Integration requires disintegration: Paloma E. Villegas, Breanna Barrie, Serriz Peña, Jilanch Alphonso, Alveera Mamoon, ‘Integration, Settler Colonialism, and Precarious Legal Status Migrants in Canada’, Journal of International Migration and Integration, 2019, pp. 1–17

01Sep19

Abstract: Drawing on research with postsecondary migrant students with precarious legal status (those without permanent residence or citizenship), this paper examines the information participants learn about the settler colonialism and the histories of Indigenous peoples in Canada. Our findings suggest that like other residents of Canada, participants often access varied, limited, and often incorrect information. We propose that such variation in the accuracy and depth of information is not accidental, as accurate histories and contexts disrupt the narrative of a welcoming Canadian state. However, we also found that despite their immigration status, and experiences of precarity and deportability, a large proportion of participants made concerted efforts to learn about Indigenous peoples, histories, and contexts.
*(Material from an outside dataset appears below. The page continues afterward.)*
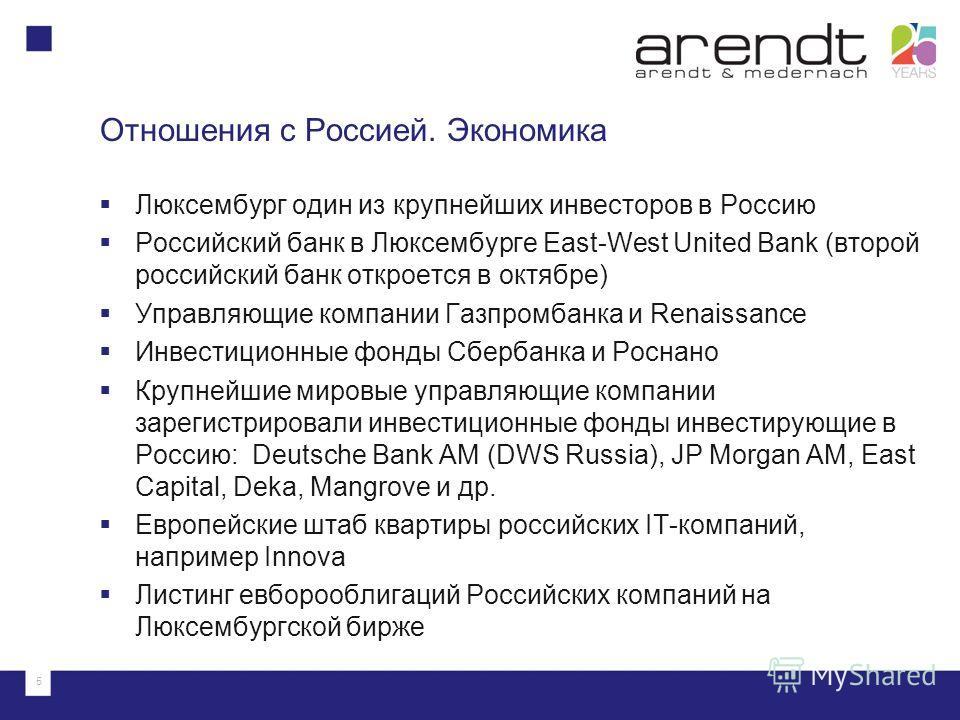 5 Отношения с Россией. Экономика Люксембург один из крупнейших инвесторов в Россию Российский банк в Люксембурге East-West United Bank (второй российский банк откроется в октябре) Управляющие компании Газпромбанка и Renaissance Инвестиционные фонды С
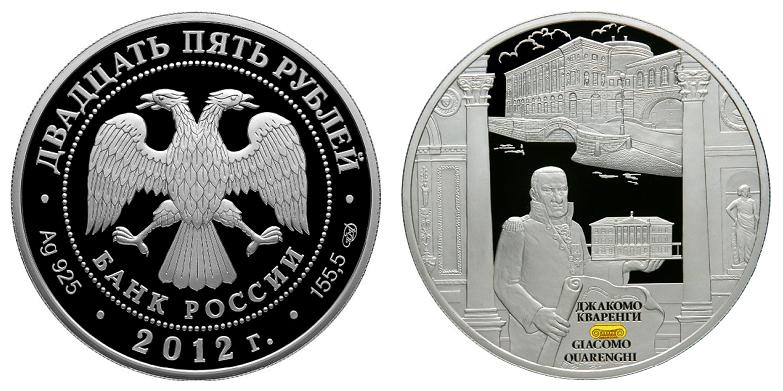Россия 25 рублей 2012 СПМД Творения Джакомо Кваренги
Given our findings, we recommend that scholarship on immigrant integration in white settler societies like Canada account for settler colonialism for two reasons. First, to avoid engaging in methodological nationalism, or the focusing on nation-states as discrete or bounded units of analysis through which social relations operate. We focus on a specific and less examined aspect of methodological nationalism: a disregard for Indigenous sovereignty and nations. Second, to understand how differently situated im/migrants, including precarious legal status migrants participate, uphold, and resist the structures that produce and maintain settler colonialism.